> _Supplied passage_:
— BEGIN —
The previous image shows how max pooling is applied to a filter of size 2 (2×2) and stride=1. This means that for every 2×2 cell group within the feature map, the maximum value within this region is extracted into the output cell.

I should note that the previous example shows a pooling-applied outcome of just one feature map. However, in CNN, pooling is applied to feature maps that result from each filter.


You can think of CNN as a sequence of steps that are performed to effectively capture the important aspects of an image before applying ANN on it. In the previous steps, you saw the different transitions that are applied to the original image.


The final step in this process is to make the outcomes of CNN be compatible with an artificial neural network. The inputs to ANN should be in the form of a vector. To support that, I apply flattening, which is the step to convert the multidimensional array into an nX1 vector, as shown previously.

Note that the previous example shows flattening applied to just one feature map. However, in CNN, flattening is applied to feature maps that result from each filter.

Full connection: a simple convolutional network

In this final section, I’ll combine all of the steps that were previously discussed and look at how the output of the final layer is served as an input to ANN.

The following image shows a sample CNN that is built to recognize an apple image. To begin, the original input image is represented using its pixel values over the RGB channel. Convolutions and pooling are then applied to help identify feature mapping and compress the data further.

Note that convolutions and pooling can be applied to CNN many times. The metrics of the model generated depends on finding the right number of times these steps should be repeated.


After this, the output is now flattened and converted to a single-dimensional vector to make it compatible with an ANN. As seen in the introduction to deep learning article, this flattened output is passed through one or more fully connected neural networks. The final layer of this network contains the probability under which the original image is predicted.


In this article, you looked at convolutional neural networks as a type of supervised learning to recognize images. The article explained each of the steps that go into creating a CNN, then concluded by looking at an end-to-end flow of a fully connected CNN.
— END —
> _Given instruction A_: List every line in the rows that contains the string "scene", treating uppercase and lowercase letters as distinct.
The rows below bear no relation to the passage on convolutional neural networks.

> _Input material_:
— BEGIN —
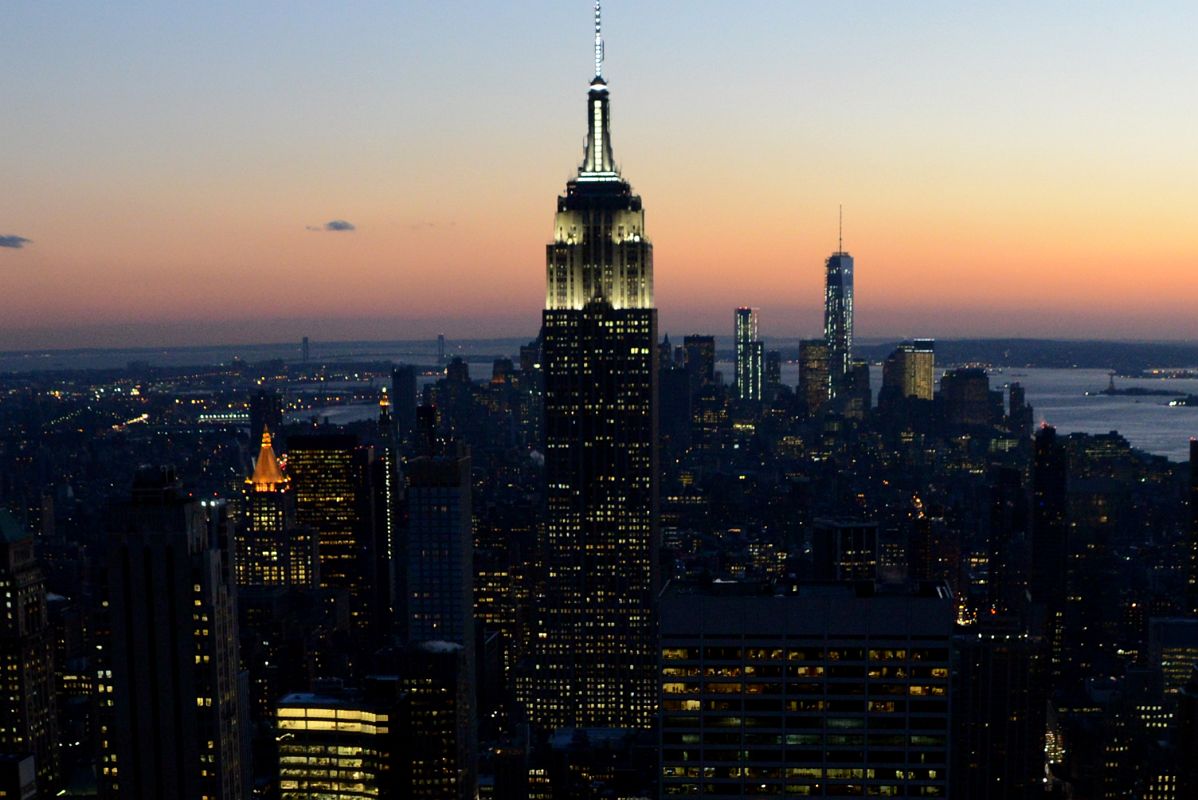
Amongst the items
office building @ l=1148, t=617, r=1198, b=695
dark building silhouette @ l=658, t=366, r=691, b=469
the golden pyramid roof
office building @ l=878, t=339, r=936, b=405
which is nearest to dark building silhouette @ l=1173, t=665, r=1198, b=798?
office building @ l=1148, t=617, r=1198, b=695

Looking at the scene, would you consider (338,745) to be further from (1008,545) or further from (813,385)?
(813,385)

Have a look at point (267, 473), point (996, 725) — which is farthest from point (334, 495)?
point (996, 725)

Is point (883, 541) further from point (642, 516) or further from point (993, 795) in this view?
point (993, 795)

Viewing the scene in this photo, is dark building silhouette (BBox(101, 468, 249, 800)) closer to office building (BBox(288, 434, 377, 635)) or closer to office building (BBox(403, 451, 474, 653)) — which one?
office building (BBox(403, 451, 474, 653))

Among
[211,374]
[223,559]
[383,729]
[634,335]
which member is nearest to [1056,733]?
[634,335]

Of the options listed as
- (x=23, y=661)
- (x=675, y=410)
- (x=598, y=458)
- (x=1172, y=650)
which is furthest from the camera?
(x=675, y=410)

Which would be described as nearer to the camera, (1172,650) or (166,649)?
(166,649)
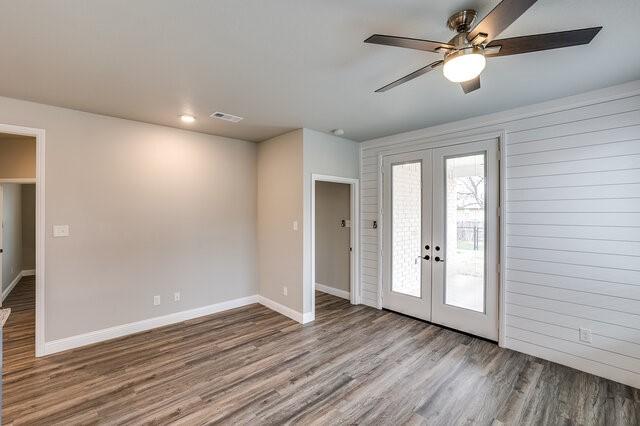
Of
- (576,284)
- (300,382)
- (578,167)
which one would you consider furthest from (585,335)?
(300,382)

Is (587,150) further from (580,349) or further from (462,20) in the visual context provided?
(462,20)

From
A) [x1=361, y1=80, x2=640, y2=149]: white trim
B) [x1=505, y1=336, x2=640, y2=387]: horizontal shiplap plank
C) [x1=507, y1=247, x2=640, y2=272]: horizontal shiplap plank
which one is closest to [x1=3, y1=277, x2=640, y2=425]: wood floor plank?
[x1=505, y1=336, x2=640, y2=387]: horizontal shiplap plank

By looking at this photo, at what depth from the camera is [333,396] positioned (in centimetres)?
251

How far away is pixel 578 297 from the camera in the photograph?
115 inches

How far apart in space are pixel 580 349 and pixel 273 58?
12.9 feet

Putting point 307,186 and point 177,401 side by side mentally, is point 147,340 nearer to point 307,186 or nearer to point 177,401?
point 177,401

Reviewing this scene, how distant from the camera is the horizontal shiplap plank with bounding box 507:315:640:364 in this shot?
2.66 metres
— END —
> _Given instruction B_:
Answer the following questions about the passage on convolutional neural networks:
(i) In the max pooling example, what filter size and stride are used?
(ii) Into what form does flattening convert the multidimensional array?
(iii) What does the final layer of the fully connected network contain?

> _Output A_:
Looking at the scene, would you consider (338,745) to be further from (1008,545) or further from (813,385)?
Viewing the scene in this photo, is dark building silhouette (BBox(101, 468, 249, 800)) closer to office building (BBox(288, 434, 377, 635)) or closer to office building (BBox(403, 451, 474, 653)) — which one?
Reviewing this scene, how distant from the camera is the horizontal shiplap plank with bounding box 507:315:640:364 in this shot?

> _Output B_:
(i) A filter of size 2 (2×2) and stride=1.
(ii) An nX1 vector.
(iii) The probability under which the original image is predicted.